Pregão teve oscilações contidas e volume financeiro moderado
A Bolsa brasileira teve sua terceira alta consecutiva, mas já com sinais de perda de fôlego. O noticiário doméstico escasso e a queda das bolsas de Nova York promoveram um pregão de oscilações contidas e volume financeiro moderado. O Índice Bovespa terminou o dia aos 67.537,61 pontos, em alta de 0,28%. A alta do petróleo nos mercados de Londres e Nova York contribuiu para o viés positivo ao longo do dia. Ainda assim, Petrobras terminou o dia com sinais diferentes: PN +0,61%, e ON -0,20%. A queda do minério de ferro no mercado chinês contribuiu para as quedas das ações da Vale. Vale ON e PNA caíram 0,90% e 1,58%.

Banco do Brasil e Itaú Unibanco são destaques do setor financeiro
"A grande expectativa do mercado é com a votação da reforma da Previdência. E como não se espera votação antes do final do mês, a tendência é o mercado se arrastar nesse ritmo até lá", disse Luiz Roberto Monteiro, operador da mesa institucional da Renascença Corretora. Entre as ações do setor financeiro, o destaque ficou com Banco do Brasil ON, que avançou 3,12%. O banco anunciou um lucro líquido de R$ 2,515 bilhões, com alta de 95,6% sobre o mesmo período do ano passado. Itaú Unibanco PN subiu 1,71% com a informação do acordo para adquirir 49% do capital da XP Investimentos.

Dólar cai pelo segundo dia e fecha no menor nível desde 24 de abril
O dólar seguiu sua trajetória iniciada na quarta-feira e recuou ante o real, em dia de fraqueza generalizada da moeda americana no exterior e continuidade de avanço das commodities. O dólar à vista no balcão terminou o pregão em baixa de 0,70%, a R$ 3,1455 - o menor nível desde 24 de abril - após atingir máxima do dia a R$ 3,1687 (+0,02%) e mínima a R$ 3,1440 (-0,75%). O giro registrado na clearing de câmbio da B3 foi de US$ 1,31 bilhão. No mercado futuro, o dólar para junho perdia 0,74% por volta das 17h15, a R$ 3,1610. O volume de negócios somava US$ 14,7 bilhões.
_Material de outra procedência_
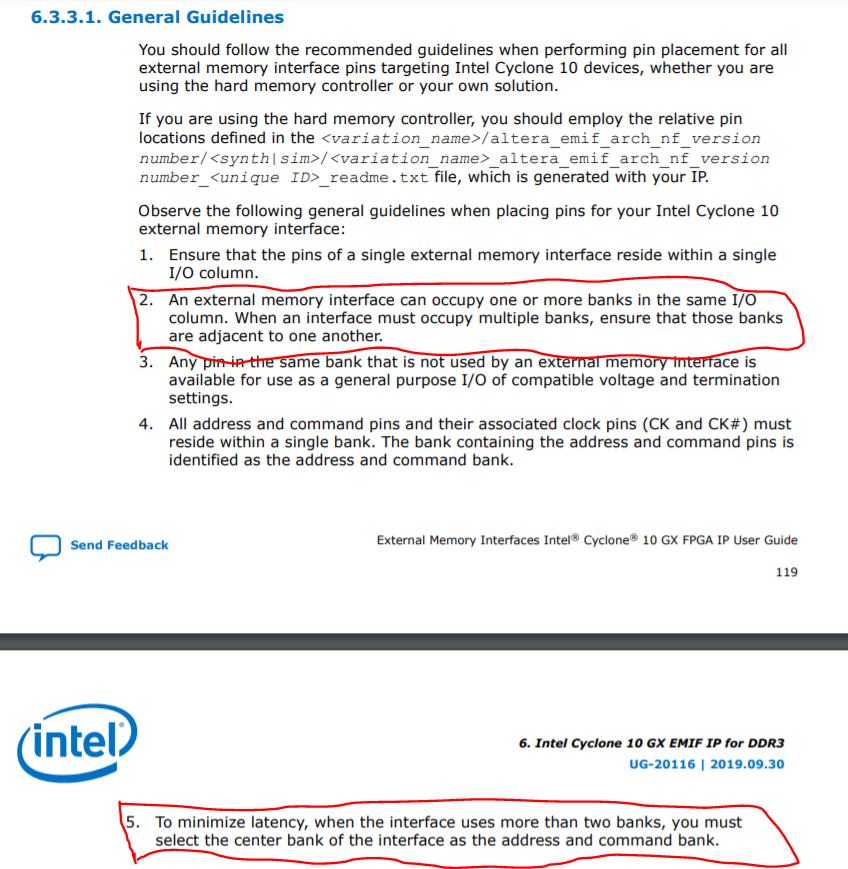 6.3.3.1. General Guidelines

You should follow the recommended guidelines when performing pin placement for all external memory interface pins targeting Intel Cyclone 10 devices, whether you are using the hard memory controller or your own solution.

If you are using the hard memory controller, you should employ the relative pin locations defined in the <variation_name>/altera_emif_arch_nf_version number/<synth|sim>/<variation_name>_altera_emif_arch_nf_version number_<unique ID>_readme.txt file, which is generated with your IP.

Observe the following general guidelines when placing pins for your Intel Cyclone 10 external memory interface:

1. Ensure that the pins of a single external memory interface reside within a single I/O column.
2. An external memory interface can occupy one or more banks in the same I/O column. When an interface must occupy multiple banks, ensure that those banks are adjacent to one another.
3. Any pin in the same bank that is not used by an external memory interface is available for use as a general purpose I/O of compatible voltage and termination settings.
4. All address and command pins and their associated clock pins (CK and CK#) must reside within a single bank. The bank containing the address and command pins is identified as the address and command bank.

Send Feedback

External Memory Interfaces Intel® Cyclone® 10 GX FPGA IP User Guide

119

intel

6. Intel Cyclone 10 GX EMIF IP for DDR3

UG-20116 | 2019.09.30

5. To minimize latency, when the interface uses more than two banks, you must select the center bank of the interface as the address and command bank.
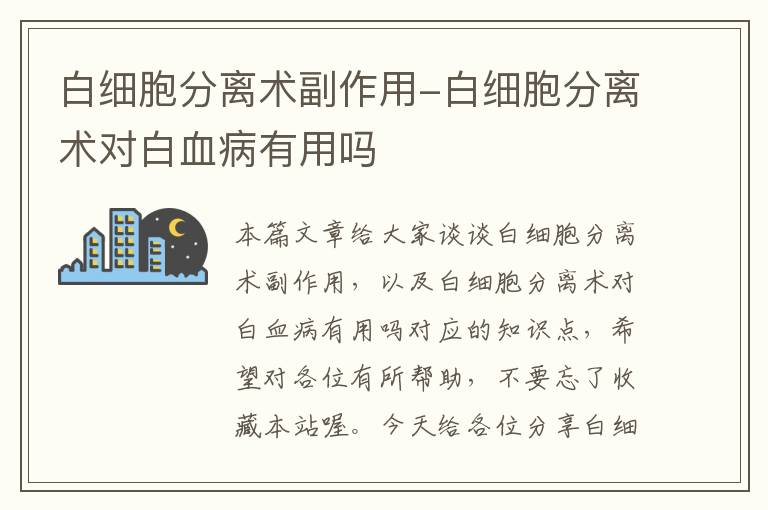 白细胞分离术副作用-白细胞分离术对白血病有用吗

本篇文章给大家谈谈白细胞分离术副作用，以及白细胞分离术对白血病有用吗对应的知识点，希望对各位有所帮助，不要忘了收藏本站喔。今天给各位分享白细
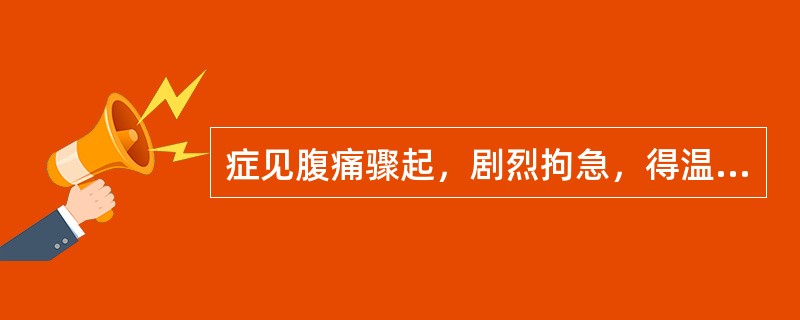 症见腹痛骤起，剧烈拘急，得温...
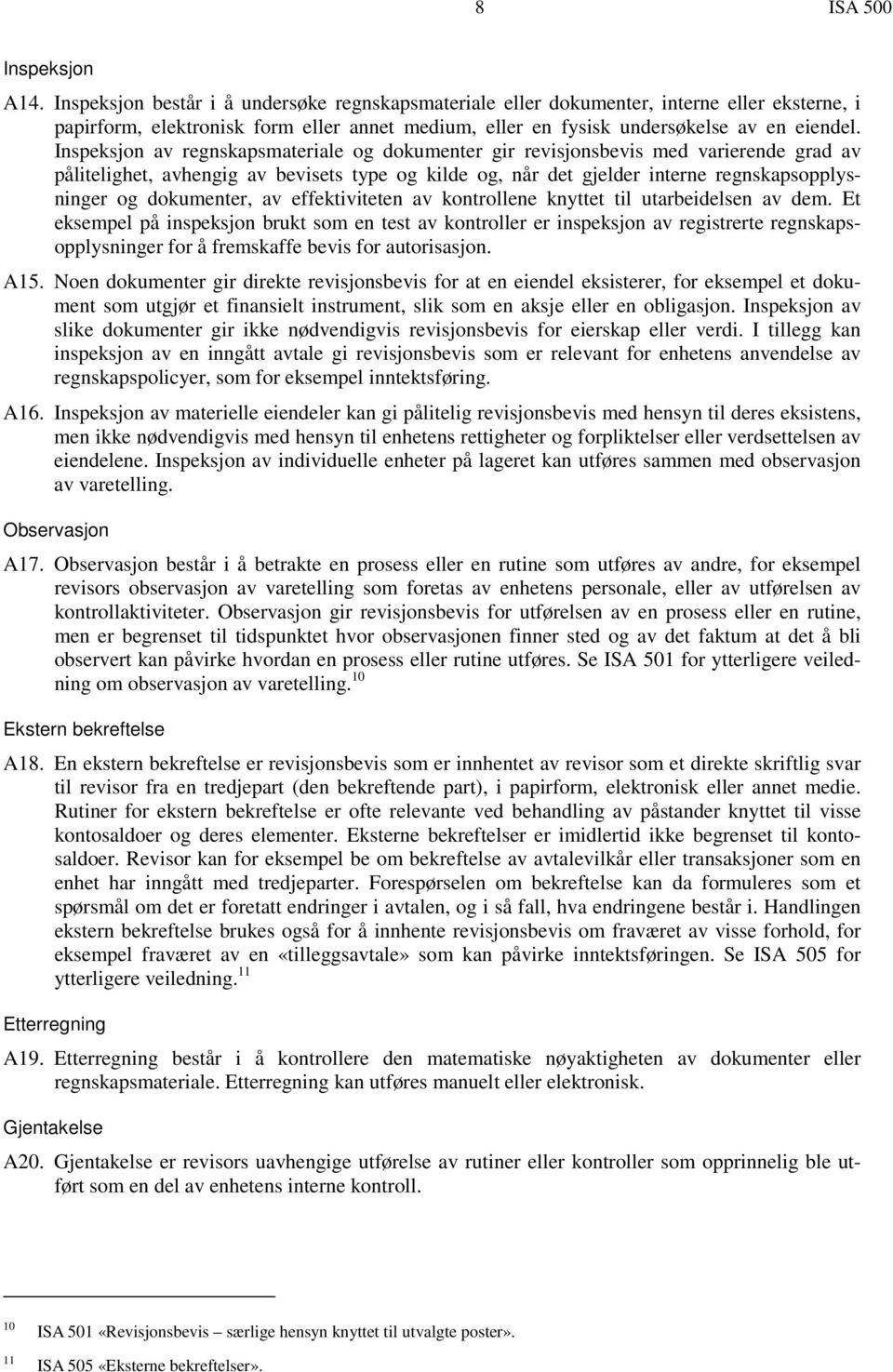 8 ISA 500

Inspeksjon

A14. Inspeksjon består i å undersøke regnskapsmateriale eller dokumenter, interne eller eksterne, i papirform, elektronisk form eller annet medium, eller en fysisk undersøkelse av en eiendel. Inspeksjon av regnskapsmateriale og dokumenter gir revisjonsbevis med varierende grad av pålitelighet, avhengig av bevisets type og kilde og, når det gjelder interne regnskapsopplysninger og dokumenter, av effektiviteten av kontrollene knyttet til utarbeidelsen av dem. Et eksempel på inspeksjon brukt som en test av kontroller er inspeksjon av registrerte regnskapsopplysninger for å fremskaffe bevis for autorisasjon.

A15. Noen dokumenter gir direkte revisjonsbevis for at en eiendel eksisterer, for eksempel et dokument som utgjør et finansielt instrument, slik som en aksje eller en obligasjon. Inspeksjon av slike dokumenter gir ikke nødvendigvis revisjonsbevis for eierskap eller verdi. I tillegg kan inspeksjon av en inngått avtale gi revisjonsbevis som er relevant for enhetens anvendelse av regnskapspolicyer, som for eksempel inntektsføring.

A16. Inspeksjon av materielle eiendeler kan gi pålitelig revisjonsbevis med hensyn til deres eksistens, men ikke nødvendigvis med hensyn til enhetens rettigheter og forpliktelser eller verdsettelsen av eiendelene. Inspeksjon av individuelle enheter på lageret kan utføres sammen med observasjon av varetelling.

Observasjon

A17. Observasjon består i å betrakte en prosess eller en rutine som utføres av andre, for eksempel revisors observasjon av varetelling som foretas av enhetens personale, eller av utførelsen av kontrollaktiviteter. Observasjon gir revisjonsbevis for utførelsen av en prosess eller en rutine, men er begrenset til tidspunktet hvor observasjonen finner sted og av det faktum at det å bli observert kan påvirke hvordan en prosess eller rutine utføres. Se ISA 501 for ytterligere veiledning om observasjon av varetelling.$^{10}$

Ekstern bekreftelse

A18. En ekstern bekreftelse er revisjonsbevis som er innhentet av revisor som et direkte skriftlig svar til revisor fra en tredjepart (den bekreftende part), i papirform, elektronisk eller annet medie. Rutiner for ekstern bekreftelse er ofte relevante ved behandling av påstander knyttet til visse kontosaldoer og deres elementer. Eksterne bekreftelser er imidlertid ikke begrenset til kontosaldoer. Revisor kan for eksempel be om bekreftelse av avtalevilkår eller transaksjoner som en enhet har inngått med tredjeparter. Forespørselen om bekreftelse kan da formuleres som et spørsmål om det er foretatt endringer i avtalen, og i så fall, hva endringene består i. Handlingen ekstern bekreftelse brukes også for å innhente revisjonsbevis om fraværet av visse forhold, for eksempel fraværet av en «tilleggsavtale» som kan påvirke inntektsføringen. Se ISA 505 for ytterligere veiledning.$^{11}$

Etterregning

A19. Etterregning består i å kontrollere den matematiske nøyaktigheten av dokumenter eller regnskapsmateriale. Etterregning kan utføres manuelt eller elektronisk.

Gjentakelse

A20. Gjentakelse er revisors uavhengige utførelse av rutiner eller kontroller som opprinnelig ble utført som en del av enhetens interne kontroll.

10 ISA 501 «Revisjonsbevis – særlige hensyn knyttet til utvalgte poster».

11 ISA 505 «Eksterne bekreftelser».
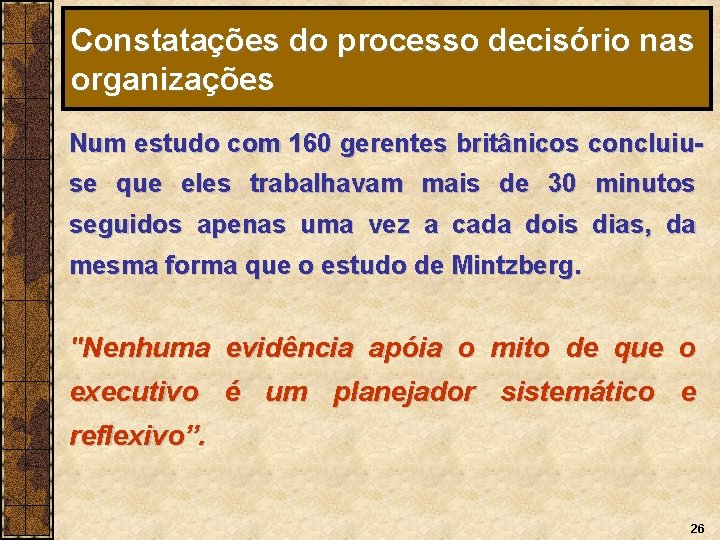 Constatações do processo decisório nas organizações

Num estudo com 160 gerentes britânicos concluiu-se que eles trabalhavam mais de 30 minutos seguidos apenas uma vez a cada dois dias, da mesma forma que o estudo de Mintzberg.

"Nenhuma evidência apóia o mito de que o executivo é um planejador sistemático e reflexivo”.

26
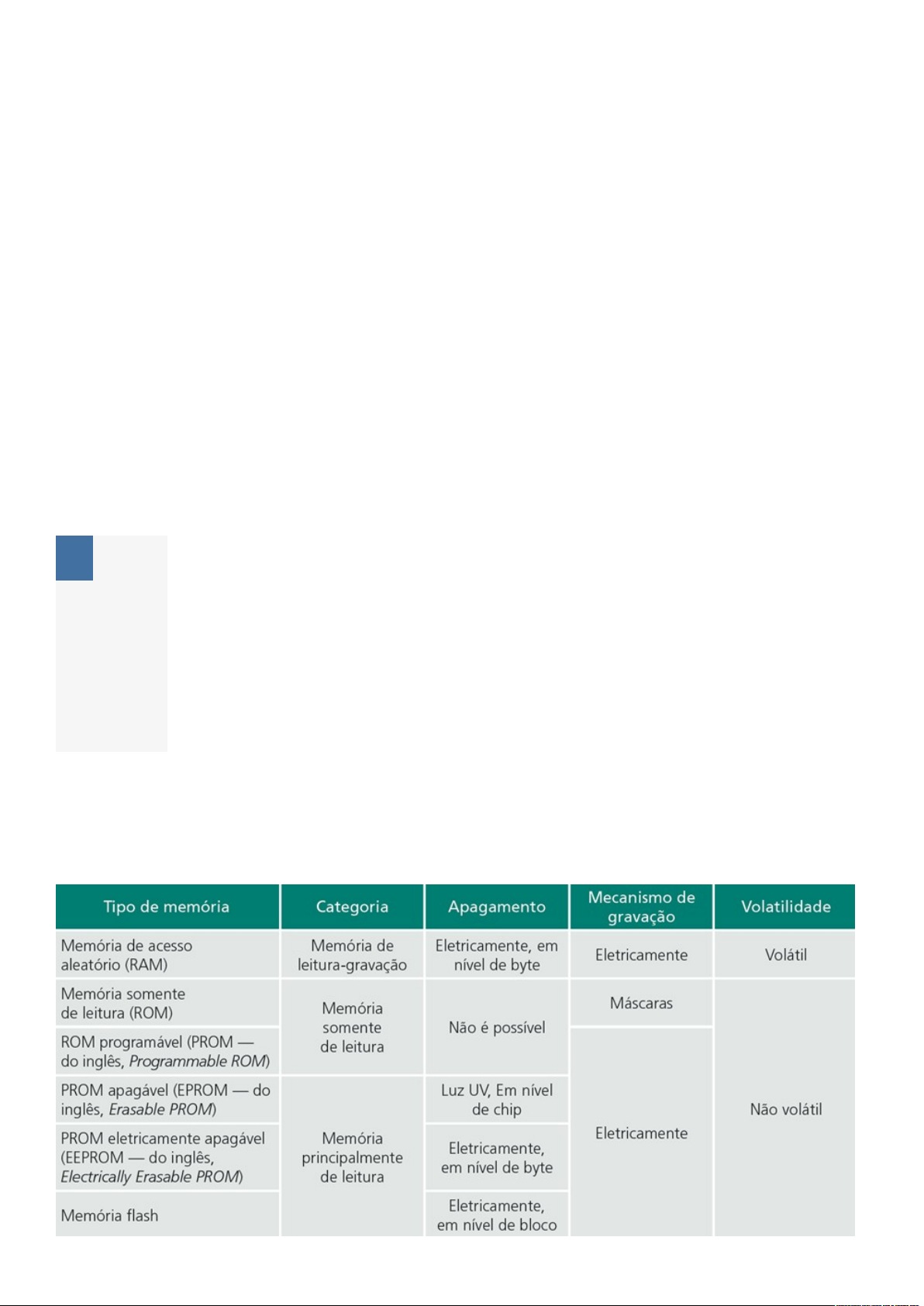 | Tipo de memória | Categoria | Apagamento | Mecanismo de gravação | Volatilidade |
|---|---|---|---|---|
| Memória de acesso aleatório (RAM) | Memória de leitura-gravação | Eletricamente, em nível de byte | Eletricamente | Volátil |
| Memória somente de leitura (ROM) | Memória somente de leitura | Não é possível | Máscaras | Não volátil |
| ROM programável (PROM — do inglês, Programmable ROM) | | | Eletricamente | |
| PROM apagável (EPROM — do inglês, Erasable PROM) | Memória principalmente de leitura | Luz UV, Em nível de chip | | |
| PROM eletricamente apagável (EEPROM — do inglês, Electrically Erasable PROM) | | Eletricamente, em nível de byte | | |
| Memória flash | | Eletricamente, em nível de bloco | | |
Juros fecham em queda estimulados por apostas em corte da Selic
Os juros futuros voltaram a fechar em queda firme, principalmente os curtos, ainda estimulados pelas apostas em um corte mais agressivo da Selic pelo Comitê de Política Monetária (Copom). Ao final da sessão regular, que teve expressivo volume de contratos, o contrato de Depósito Interfinanceiro (DI) para julho de 2017 (399.655 contratos) fechou com taxa de 10,478%, de 10,503%. A taxa do DI janeiro de 2018 (232.895 contratos) encerrou na mínima de 9,180%, de 9,280%. A taxa do DI janeiro de 2019 (336.625 contratos) caiu de 9,12% para 9,01% e a do DI janeiro de 2021 (205.190 contratos) passou de 9,81% para 9,73%.